One of the themes at this year’s African Development Forum, an UN ECA event, was new forms of partnership. The idea is to move away from development assistance and adapting to the realities of today. Global economic trends reflect the ongoing geopolitical and economic rebalancing in favour of developing and emerging economies, particularly Brazil, China and India, all of which call for stronger South-South partnerships.
Prior the economic crisis, Africa’s share of trade with other emerging markets was a mere 30%. Today that has gone up to nearer 50%, and by 2020, on current trends that could be as much as 70%.
At the opening the session, Inyang Ebong-Harstrup, Deputy Director of UN Office for South-South Cooperation said, “I believe there is a deep sense that south-south should be the foundation for Africa.”
According to the ECA report, in Africa, for example, developing countries’ exports and imports have increased in just 15 years from 26 to 43 per cent, and from 33 to 50 per cent respectively. Furthermore, foreign direct investment from the five emerging economies known as the BRICS countries – Brazil, the Russian Federation, India, China and South Africa – reached 25 per cent of total foreign direct investment in Africa in 2010 and continues to increase. There is, moreover, considerable scope to further strengthen Africa’s engagement with its southern trade partners in ways that promote structural reform while avoiding the so-called “primary commodity trap” or a “race to the bottom” by countries seeking to attract foreign investment.
Dr. Nkosana Moyo, Founder and Executive Chair, Mandela Institute for Development Studies, South Africa, said, “We have to look within and act together. It is true that economic indicators show us that Africa is rising but it would be good to find correlation between indicators and activities. I believe, the world is excited about us because we have resources and we have our markets.” He cautioned, “But we should not become a dumping ground for other peoples’ goods”
Prof. Adebayo Olukoshi, Director of IDEP, seconded Dr Moyo’s sentiments, “For too long our continent has been engaged in partnerships that are unfavourable to us. It’s true that things are changing but we need to understand and learn to partner in such a manner that we do not lose out in our deals. I strongly believe that no one is going to come to Africa to develop us. We have to do it for ourselves.”
On a positive note, Symerre Grey Johnson, NEPAD, pointed out that African countries were already coming together to form positive partnerships as in the case of Agricultural trust funds wherein the main contributions have come from Angola and Equatorial Guinea.”
Speakers agreed that intra-trade among African countries is very low. Last year, it stood at 7 per cent. The level of intra-trade among African countries compares unfavorably with other regions of the world. Intra-trade among the EU-27 is around 70 per cent, 52 per cent for Asian countries, 50 per cent for North American countries and 26 per cent for South American countries.
Ebong-Harstrup stressed that for a strong foundation in partnerships it is essential to have constructive partnerships within the continent. She said, “We can’t grow without trade between African countries? Why didn’t the three African countries got together to deal with Ebola? We need to finance our development without looking to the North.”

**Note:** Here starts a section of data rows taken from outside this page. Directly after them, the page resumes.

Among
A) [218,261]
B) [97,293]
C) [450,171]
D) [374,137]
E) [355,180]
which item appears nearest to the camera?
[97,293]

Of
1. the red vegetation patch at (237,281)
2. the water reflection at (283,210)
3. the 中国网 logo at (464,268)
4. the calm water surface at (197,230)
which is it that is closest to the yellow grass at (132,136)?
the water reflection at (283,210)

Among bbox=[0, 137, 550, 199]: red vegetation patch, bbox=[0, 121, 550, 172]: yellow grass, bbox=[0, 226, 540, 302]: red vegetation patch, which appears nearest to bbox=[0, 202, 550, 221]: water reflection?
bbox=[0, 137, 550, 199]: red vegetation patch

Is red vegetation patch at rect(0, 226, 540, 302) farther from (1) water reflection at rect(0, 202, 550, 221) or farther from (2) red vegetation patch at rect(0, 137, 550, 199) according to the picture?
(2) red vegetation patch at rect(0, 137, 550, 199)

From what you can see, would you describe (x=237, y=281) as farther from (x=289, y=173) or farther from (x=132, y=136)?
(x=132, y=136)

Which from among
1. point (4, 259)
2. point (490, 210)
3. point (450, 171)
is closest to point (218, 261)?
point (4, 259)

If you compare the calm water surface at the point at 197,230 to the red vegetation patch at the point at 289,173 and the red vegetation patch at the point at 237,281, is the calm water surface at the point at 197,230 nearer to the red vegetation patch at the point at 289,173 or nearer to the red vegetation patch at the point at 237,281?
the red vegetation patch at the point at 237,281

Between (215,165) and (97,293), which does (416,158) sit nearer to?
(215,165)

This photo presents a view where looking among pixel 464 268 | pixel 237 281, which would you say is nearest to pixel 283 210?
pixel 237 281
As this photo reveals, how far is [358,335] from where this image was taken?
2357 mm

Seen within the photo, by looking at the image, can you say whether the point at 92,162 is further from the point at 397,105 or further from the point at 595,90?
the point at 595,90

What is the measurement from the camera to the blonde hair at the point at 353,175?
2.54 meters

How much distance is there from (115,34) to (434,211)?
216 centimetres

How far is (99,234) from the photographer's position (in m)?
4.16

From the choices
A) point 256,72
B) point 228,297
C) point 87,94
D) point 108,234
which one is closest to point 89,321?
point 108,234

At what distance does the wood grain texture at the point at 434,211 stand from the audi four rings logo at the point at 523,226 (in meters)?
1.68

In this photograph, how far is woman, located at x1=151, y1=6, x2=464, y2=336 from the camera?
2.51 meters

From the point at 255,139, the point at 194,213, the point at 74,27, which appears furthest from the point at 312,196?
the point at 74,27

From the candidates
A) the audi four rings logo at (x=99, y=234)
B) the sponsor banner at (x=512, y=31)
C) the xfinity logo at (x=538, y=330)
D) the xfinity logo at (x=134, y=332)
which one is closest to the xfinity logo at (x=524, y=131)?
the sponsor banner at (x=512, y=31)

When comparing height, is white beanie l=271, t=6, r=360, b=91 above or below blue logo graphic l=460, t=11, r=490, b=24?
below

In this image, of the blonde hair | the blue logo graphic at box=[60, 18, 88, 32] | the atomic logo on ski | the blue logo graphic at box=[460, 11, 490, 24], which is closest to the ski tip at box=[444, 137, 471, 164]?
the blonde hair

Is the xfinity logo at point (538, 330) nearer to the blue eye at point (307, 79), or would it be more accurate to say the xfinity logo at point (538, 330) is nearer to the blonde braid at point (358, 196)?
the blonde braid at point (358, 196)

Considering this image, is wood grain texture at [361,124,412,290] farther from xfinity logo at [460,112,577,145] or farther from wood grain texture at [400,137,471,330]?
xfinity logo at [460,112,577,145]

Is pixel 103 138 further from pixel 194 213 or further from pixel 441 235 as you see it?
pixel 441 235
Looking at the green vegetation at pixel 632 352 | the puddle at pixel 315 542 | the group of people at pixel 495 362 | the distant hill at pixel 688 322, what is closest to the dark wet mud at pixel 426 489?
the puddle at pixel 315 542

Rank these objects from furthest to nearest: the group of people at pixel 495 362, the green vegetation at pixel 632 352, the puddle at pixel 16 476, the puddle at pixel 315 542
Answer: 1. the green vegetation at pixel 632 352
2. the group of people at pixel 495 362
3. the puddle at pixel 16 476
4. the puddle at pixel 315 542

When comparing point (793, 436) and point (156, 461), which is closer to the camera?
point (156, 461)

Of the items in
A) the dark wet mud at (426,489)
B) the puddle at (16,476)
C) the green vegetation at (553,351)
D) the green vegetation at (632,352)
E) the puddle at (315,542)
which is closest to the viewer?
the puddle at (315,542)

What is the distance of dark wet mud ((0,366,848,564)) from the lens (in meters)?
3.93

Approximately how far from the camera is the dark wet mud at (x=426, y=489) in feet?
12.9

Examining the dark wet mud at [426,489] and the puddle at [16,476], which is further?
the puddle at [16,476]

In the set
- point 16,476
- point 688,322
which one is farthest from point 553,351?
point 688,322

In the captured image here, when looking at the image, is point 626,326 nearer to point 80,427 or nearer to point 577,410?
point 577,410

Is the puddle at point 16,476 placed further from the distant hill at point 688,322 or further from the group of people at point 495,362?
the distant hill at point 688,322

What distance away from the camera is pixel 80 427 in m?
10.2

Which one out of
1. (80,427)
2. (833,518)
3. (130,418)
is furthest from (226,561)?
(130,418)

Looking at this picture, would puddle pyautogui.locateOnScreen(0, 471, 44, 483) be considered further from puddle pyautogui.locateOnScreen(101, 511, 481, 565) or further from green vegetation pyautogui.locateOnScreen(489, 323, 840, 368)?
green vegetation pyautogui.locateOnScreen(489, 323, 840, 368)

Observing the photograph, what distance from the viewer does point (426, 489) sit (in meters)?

The ECA advises that new partnerships must also take into account the increasing complexity of development finance. New actors have emerged, including development partners from the global South and private philanthropic foundations, and innovative assistance modalities. While traditional donors still tend to allocate most of their aid budgets to initiatives promoting social development, southern development partners tend to focus on infrastructure projects and productive sectors.